Should you have a picture that has all 5 of those steps already in place and would like to take this oral wellness check in to the next level, I would invite you to add in one item of interest to you. This will challenge and invigorate your RDH soul. Intra-oral pictures are a phenomenal adjunct for patient education as well as documentation. Everything from mouth sores, old fillings, recession, and bruxism can easily be recorded and monitored with precise accuracy over the course of time. I have seen skilled clinicians snap an entire mouth worth of pictures in 2 minutes. The profound information this provides is well worth the 120 seconds it takes to collect the photos.

Another emerging adjunct for amazing assessment is saliva testing. This technology is becoming more user friendly and less cost prohibitive by the year. While the information does not necessarily change the game plan for the patient’s periodontal treatment plan, it can change their motivation to care well for themselves.
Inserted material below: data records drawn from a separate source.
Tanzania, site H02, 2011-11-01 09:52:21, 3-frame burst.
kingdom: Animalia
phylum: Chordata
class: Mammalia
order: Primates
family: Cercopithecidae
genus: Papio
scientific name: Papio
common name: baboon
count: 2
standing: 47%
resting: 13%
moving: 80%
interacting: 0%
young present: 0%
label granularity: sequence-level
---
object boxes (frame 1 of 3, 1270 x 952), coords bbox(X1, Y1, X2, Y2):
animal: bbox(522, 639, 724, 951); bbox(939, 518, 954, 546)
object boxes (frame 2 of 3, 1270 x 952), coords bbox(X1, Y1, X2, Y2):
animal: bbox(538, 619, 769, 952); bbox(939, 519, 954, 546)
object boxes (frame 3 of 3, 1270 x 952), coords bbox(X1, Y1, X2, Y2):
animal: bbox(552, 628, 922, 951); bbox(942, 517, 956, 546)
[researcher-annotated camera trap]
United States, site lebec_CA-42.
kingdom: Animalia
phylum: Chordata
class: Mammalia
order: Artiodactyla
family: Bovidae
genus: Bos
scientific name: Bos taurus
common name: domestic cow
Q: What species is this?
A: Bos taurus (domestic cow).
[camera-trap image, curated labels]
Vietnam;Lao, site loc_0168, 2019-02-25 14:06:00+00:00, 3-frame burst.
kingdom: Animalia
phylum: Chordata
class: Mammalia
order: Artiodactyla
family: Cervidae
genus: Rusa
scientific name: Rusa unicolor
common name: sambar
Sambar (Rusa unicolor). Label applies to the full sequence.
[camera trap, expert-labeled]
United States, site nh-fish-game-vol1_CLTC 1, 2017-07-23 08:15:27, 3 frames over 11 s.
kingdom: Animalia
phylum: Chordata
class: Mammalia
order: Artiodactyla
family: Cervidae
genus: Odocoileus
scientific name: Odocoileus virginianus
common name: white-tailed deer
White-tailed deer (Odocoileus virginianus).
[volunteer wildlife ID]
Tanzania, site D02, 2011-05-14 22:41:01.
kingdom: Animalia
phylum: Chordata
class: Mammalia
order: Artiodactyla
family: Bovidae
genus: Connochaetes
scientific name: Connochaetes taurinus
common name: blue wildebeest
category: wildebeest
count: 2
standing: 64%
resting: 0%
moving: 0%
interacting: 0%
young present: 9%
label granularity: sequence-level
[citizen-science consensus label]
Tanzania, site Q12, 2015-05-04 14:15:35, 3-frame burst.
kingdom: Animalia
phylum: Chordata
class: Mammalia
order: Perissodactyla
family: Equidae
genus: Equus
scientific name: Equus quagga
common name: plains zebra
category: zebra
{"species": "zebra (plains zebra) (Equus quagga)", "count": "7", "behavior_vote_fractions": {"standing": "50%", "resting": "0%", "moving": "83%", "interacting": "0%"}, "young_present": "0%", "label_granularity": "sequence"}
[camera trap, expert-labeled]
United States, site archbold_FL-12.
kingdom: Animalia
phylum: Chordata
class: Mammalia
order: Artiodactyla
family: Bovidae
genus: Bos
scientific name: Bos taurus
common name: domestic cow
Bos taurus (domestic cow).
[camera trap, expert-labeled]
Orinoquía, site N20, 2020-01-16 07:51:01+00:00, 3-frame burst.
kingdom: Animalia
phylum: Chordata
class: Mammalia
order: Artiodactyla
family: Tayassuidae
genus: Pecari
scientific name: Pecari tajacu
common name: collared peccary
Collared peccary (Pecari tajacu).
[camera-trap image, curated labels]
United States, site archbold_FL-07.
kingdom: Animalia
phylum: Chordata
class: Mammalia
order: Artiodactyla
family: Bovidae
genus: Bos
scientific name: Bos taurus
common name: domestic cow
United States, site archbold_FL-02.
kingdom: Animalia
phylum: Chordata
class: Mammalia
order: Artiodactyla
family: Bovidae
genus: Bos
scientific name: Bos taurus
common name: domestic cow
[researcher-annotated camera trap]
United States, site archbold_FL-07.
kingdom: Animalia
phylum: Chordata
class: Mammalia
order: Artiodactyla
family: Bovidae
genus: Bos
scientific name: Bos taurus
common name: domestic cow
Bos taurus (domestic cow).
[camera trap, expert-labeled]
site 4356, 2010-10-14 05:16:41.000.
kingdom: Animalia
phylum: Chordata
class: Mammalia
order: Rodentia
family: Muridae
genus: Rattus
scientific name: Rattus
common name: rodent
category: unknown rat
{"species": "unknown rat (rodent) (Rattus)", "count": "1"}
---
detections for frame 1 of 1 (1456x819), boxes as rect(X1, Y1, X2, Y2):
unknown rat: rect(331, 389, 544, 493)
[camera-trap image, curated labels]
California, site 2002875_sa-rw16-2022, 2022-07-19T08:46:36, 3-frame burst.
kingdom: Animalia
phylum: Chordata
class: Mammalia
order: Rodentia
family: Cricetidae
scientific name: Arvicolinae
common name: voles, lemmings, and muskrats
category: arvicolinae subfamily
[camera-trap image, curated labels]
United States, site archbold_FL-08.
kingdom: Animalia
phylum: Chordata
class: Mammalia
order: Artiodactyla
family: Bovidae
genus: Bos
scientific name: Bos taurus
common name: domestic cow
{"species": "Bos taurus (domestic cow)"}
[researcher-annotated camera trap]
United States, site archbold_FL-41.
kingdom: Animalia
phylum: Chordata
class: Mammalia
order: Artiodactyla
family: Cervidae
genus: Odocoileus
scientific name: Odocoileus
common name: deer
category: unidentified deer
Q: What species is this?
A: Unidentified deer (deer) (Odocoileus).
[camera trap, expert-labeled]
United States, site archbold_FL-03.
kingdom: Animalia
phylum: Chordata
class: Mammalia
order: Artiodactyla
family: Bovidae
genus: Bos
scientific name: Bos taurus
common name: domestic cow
Learning that the bacteria in their mouth are the same strands found in clogged arteries and spinal fluid of people with Alzheimer’s disease is likely to allow you to forgo the brushing and flossing speech forever. They will not want anything to do with either one of those life destroying diseases. By the way, Costco is having a sale on a 2 pack of power toothbrushes. Our patient, Felix is planning to stop on his way home from his appointment today, purchase, and then use the power toothbrush from here on out (wink, wink)! Saliva testing as an assessment adjunct is also great for those of us that like to geek out on data. For example, yours truly. If something lights your fire for your career, the cost in time, effort, and money is well worth it. Don’t forget if you try something and don’t love it, you do not have to do it forever. Many companies with products like this offer a deal on a trial package. I encourage you to give it a go if it looks fun and/or beneficial to your patients. I have yet to see a professional become more passionate about their days at work and less good at being a hygienist. The two have a positive correlation. Why not capitalize on it?

As we complete the picture of what our assessment sketch should look like, we have brilliantly transformed a basic hygiene appointment into an oral wellness check-in. If at the end of our beautifully drawn assessment our patient needs something other than a prophylaxis, we will have the evidence to support a treatment plan that is reflective of Lanett’s needs. It also allows ample chance for Lanett to learn about her own health. No matter how great of a hygiene appointment we provide, Lanett is the one who will be caring for herself throughout her life. If Lanett were your favorite auntie, would you want her to be equipped to care well for her oral and overall health? I definitely would. For both her oral and overall health an ounce of prevention is worth a pound (maybe ten) of treatment. Let’s make a promise to ourselves and our patients to wipe the slate clean and sketch a hygiene appointment into the most beautiful, comprehensive oral (overall) wellness check in. Happy sketching!